El propio Kago había muerto mucho antes que el planeta. Estaba tratando de dar una charla en un bar de Detroit acerca de lo nocivos que eran los automóviles. Pero, como era tan diminuto, nadie le prestaba la menor atención. Se tumbó a descansar un momento y un obrero-automóvil borracho creyó que era un fósforo y lo mató al frotarlo varias veces contra la parte de debajo de la barra, intentando encenderlo.

Hasta 1972 Trout no recibió más que una sola carta de un admirador. Era de un millonario excéntrico que había contratado a un detective privado para descubrir quién era y dónde estaba. Trout vivía en tal anonimato que la búsqueda le había costado dieciocho mil dólares.

La carta del admirador llegó a su semisótano de Cohoes. Estaba escrita a mano y Trout llegó a la conclusión de que el autor debía de tener alrededor de catorce años.

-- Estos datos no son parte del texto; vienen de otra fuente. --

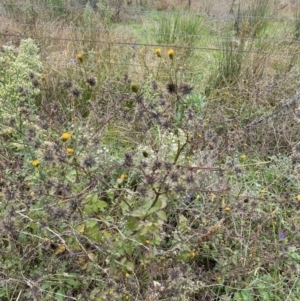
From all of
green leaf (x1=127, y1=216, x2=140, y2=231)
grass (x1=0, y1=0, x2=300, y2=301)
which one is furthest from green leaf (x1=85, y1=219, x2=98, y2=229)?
green leaf (x1=127, y1=216, x2=140, y2=231)

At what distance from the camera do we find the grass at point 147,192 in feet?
4.24

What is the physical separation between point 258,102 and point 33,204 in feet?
6.01

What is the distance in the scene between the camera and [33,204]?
144cm

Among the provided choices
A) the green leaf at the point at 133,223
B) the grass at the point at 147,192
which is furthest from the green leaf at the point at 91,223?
the green leaf at the point at 133,223

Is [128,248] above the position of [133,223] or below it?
below

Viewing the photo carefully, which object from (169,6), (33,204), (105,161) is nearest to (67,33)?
(105,161)

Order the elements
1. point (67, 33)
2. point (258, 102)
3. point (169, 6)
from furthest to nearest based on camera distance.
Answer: point (169, 6) < point (67, 33) < point (258, 102)

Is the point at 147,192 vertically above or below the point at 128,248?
above

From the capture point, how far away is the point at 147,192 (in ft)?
4.23

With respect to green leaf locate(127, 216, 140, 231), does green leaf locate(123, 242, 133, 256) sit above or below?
below

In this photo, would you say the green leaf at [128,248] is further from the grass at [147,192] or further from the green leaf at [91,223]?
the green leaf at [91,223]

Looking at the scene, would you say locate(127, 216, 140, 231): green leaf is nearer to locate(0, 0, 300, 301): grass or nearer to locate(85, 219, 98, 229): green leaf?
locate(0, 0, 300, 301): grass

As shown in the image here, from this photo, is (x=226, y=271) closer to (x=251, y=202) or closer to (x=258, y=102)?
(x=251, y=202)

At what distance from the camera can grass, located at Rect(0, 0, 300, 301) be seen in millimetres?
1292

La carta decía que Plaga sobre ruedas era la mejor novela escrita en lengua inglesa y que Trout debería ser presidente de los Estados Unidos.

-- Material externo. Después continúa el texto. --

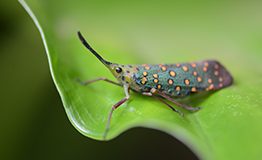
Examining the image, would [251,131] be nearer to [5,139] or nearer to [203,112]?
[203,112]

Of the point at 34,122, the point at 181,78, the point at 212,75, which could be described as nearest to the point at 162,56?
the point at 181,78

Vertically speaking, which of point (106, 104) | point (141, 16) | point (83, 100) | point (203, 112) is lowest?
point (203, 112)

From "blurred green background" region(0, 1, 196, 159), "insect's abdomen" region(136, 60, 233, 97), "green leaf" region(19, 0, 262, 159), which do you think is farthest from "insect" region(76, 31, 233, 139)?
"blurred green background" region(0, 1, 196, 159)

Trout le leyó la carta en voz alta a su periquito. «Las cosas van mejorando, Bill», le dijo. «Siempre he sabido que iban a mejorar. Recibo muchas como ésta». Y volvió a leer la carta. No había en ella ningún indicio de que el autor, cuyo nombre era Eliot Rosewater, fuese un hombre adulto y fabulosamente rico.

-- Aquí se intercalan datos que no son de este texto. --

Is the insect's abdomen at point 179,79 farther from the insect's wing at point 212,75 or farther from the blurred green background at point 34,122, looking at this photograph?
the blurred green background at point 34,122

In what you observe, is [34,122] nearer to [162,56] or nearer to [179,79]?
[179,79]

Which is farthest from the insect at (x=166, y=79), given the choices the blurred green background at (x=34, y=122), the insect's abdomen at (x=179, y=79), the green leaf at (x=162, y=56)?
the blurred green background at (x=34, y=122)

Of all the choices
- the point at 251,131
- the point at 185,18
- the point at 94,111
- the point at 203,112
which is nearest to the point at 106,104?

Por cierto, Kilgore Trout no podría haber llegado a ser presidente de los Estados Unidos jamás, a menos que se introdujera una enmienda en la Constitución. No había nacido dentro del territorio nacional. Nació en las Bermudas. Aunque su padre, Leo Trout, conservó siempre la ciudadanía norteamericana, había trabajado allí durante muchos años para la Real Sociedad Ornitológica, protegiendo el único lugar del mundo donde anidaban las águilas de las Bermudas. Esas grandes águilas marinas de color verde se fueron extinguiendo a pesar de todo cuanto se hizo por conservarlas.

Siendo niño, Trout había visto morir a aquellas águilas, una tras otra. Su padre le había asignado la triste tarea de medir la envergadura de las alas de las águilas muertas. Eran las criaturas voladoras más grandes que habían surcado los cielos. La última en morir fue la que tenía la mayor envergadura de todas: cinco metros, ochenta centímetros y dos milímetros.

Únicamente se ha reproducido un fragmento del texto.